İnternet beni beslediği kadar zararlı ve daha çok aptalca şeylerle vakit geçirmemi sağlıyor. Mizahi olarak son moda nelere gülünür ne konuşulur diye takip etmek gerekli çünkü. Beraber gülmek zorundayız çünkü başka ortak bir noktamız yok. Aynı yolda yürüyor olmamız aynı sıralarda oturuyor otobüste seyahat ediyor yada her ne kadar alanı ortak kullanıyorsak işte, bunların bir önemi kalmadı diye düşünüyorum. Canımı sıktın ben kulaklığımı takıp kendi dünyama, o renkli yada karanlık şatoma geri dönüp bir kaç soytarı öldürmeliyim. O yüzden sadece haberim olması için takip etmek gerekirse gülmek geçmek ve yeri geldiği zaman 'evet biliyorum ben onu bende gülmüştüm' diyebilmek için yapıyorum bunu. Bu arada fazlasıyla gereksiz bilgi alıyorum ve hepsi birbirinin aynısı şeyler okuyorum. Okumak zorunda bırakılıyorum. Bu yüzden blog alemine kaçtım zaten ama twitter beni kötü yönde etkilemeye devam ediyor. Kapatmakta istemiyorum ileride lazım olur diye atamadığım kap gibi şu anda hem fazlalık hem bir ihtiyaç.
Batının iyi yanlarını alalım evet ama teknolojininde iyi yönlerini alalım ve kullanalım. Şimdi buraya yazabilmek ne kadar kolay ve rahatsa başka bir açıdanda o kadar zordur. Zor olan kısmını açıklıyorum, max barry adındaki yazar ironi kitabının sonunda herkese teşekkür ederken şöyle bir cümle kuruyor; çoğu zaman yazarlık, tek başına bilgisayarın başında oturup mayın tarlası oynamaya dalmamak için kendinizle savaş vermek anlamına gelir. Sonuçta bizlerde kendi içimizde yazarız. Yok bu çok kendine güvensiz bir cümle oldu. Bizler yazarız sonuçta pek çok kişinin aksine bir şeyler üretebilmek, paylaşabilmek için çalışan insanlarız. Biraz yazarızdır heralde. Bazı notları kalem kağıt ile almakta fayda var diye düşünüyorum. Neyse sıkıldım.
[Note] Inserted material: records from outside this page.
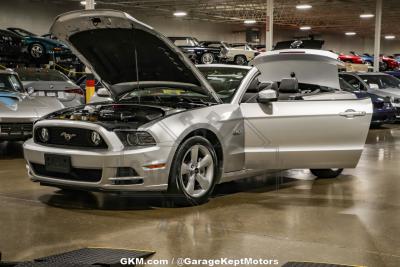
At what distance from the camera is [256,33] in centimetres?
4034

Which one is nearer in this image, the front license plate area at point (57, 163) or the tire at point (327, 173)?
the front license plate area at point (57, 163)

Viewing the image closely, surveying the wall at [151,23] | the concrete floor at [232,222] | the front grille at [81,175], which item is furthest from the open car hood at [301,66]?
the wall at [151,23]

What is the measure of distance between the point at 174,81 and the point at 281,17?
99.2 feet

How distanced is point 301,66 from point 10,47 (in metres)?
13.4

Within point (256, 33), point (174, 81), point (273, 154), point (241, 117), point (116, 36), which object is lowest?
point (273, 154)

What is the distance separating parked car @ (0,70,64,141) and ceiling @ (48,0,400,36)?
17791 mm

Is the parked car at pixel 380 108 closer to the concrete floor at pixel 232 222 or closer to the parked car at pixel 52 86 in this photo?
the parked car at pixel 52 86

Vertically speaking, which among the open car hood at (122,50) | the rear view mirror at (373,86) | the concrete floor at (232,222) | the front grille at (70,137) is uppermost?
the open car hood at (122,50)

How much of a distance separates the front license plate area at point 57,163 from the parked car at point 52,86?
22.4 ft

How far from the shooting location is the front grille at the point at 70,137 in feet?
16.2

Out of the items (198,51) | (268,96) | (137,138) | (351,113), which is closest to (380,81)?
(351,113)

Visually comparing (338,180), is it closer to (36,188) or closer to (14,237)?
(36,188)

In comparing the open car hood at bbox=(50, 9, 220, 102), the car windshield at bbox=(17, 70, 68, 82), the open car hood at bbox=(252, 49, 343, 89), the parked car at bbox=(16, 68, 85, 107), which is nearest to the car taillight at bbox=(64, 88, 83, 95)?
the parked car at bbox=(16, 68, 85, 107)

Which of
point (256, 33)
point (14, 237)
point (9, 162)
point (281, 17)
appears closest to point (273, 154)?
point (14, 237)
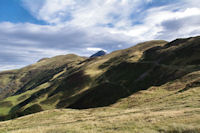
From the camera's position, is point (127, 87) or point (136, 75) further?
point (136, 75)

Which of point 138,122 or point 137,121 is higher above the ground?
point 138,122

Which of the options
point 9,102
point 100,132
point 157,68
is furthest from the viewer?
point 9,102

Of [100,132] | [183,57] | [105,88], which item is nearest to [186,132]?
[100,132]

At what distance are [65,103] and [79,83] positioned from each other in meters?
24.7

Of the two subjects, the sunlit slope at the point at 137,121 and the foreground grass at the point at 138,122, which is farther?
the sunlit slope at the point at 137,121

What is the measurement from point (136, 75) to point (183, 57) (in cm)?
2776

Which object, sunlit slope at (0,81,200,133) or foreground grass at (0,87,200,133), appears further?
sunlit slope at (0,81,200,133)

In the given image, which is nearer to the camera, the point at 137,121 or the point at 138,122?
the point at 138,122

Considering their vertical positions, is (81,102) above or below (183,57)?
below

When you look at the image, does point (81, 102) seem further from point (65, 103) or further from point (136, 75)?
point (136, 75)

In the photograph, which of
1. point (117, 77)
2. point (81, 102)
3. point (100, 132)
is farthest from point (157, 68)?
point (100, 132)

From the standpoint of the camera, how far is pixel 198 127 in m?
11.6

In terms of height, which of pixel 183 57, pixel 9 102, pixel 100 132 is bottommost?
pixel 9 102

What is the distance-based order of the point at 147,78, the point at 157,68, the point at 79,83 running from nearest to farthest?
the point at 147,78 < the point at 157,68 < the point at 79,83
Şöyle bir not aldığımı gördüm defterime, hayır bunun adı aşk değil dostum. Bunun adı takıntı. Takıntılı beyin, rahatsız beyin, hasarlı beyin. Öylece konuştuğumuz bir sohbetin içinden bir kaç cümleydi sadece. Bence içten. Ve her zaman içten gelen şeyleri severim.
Sağlıcakla.

-Bugünün soytarısı yarının kralı resmisi.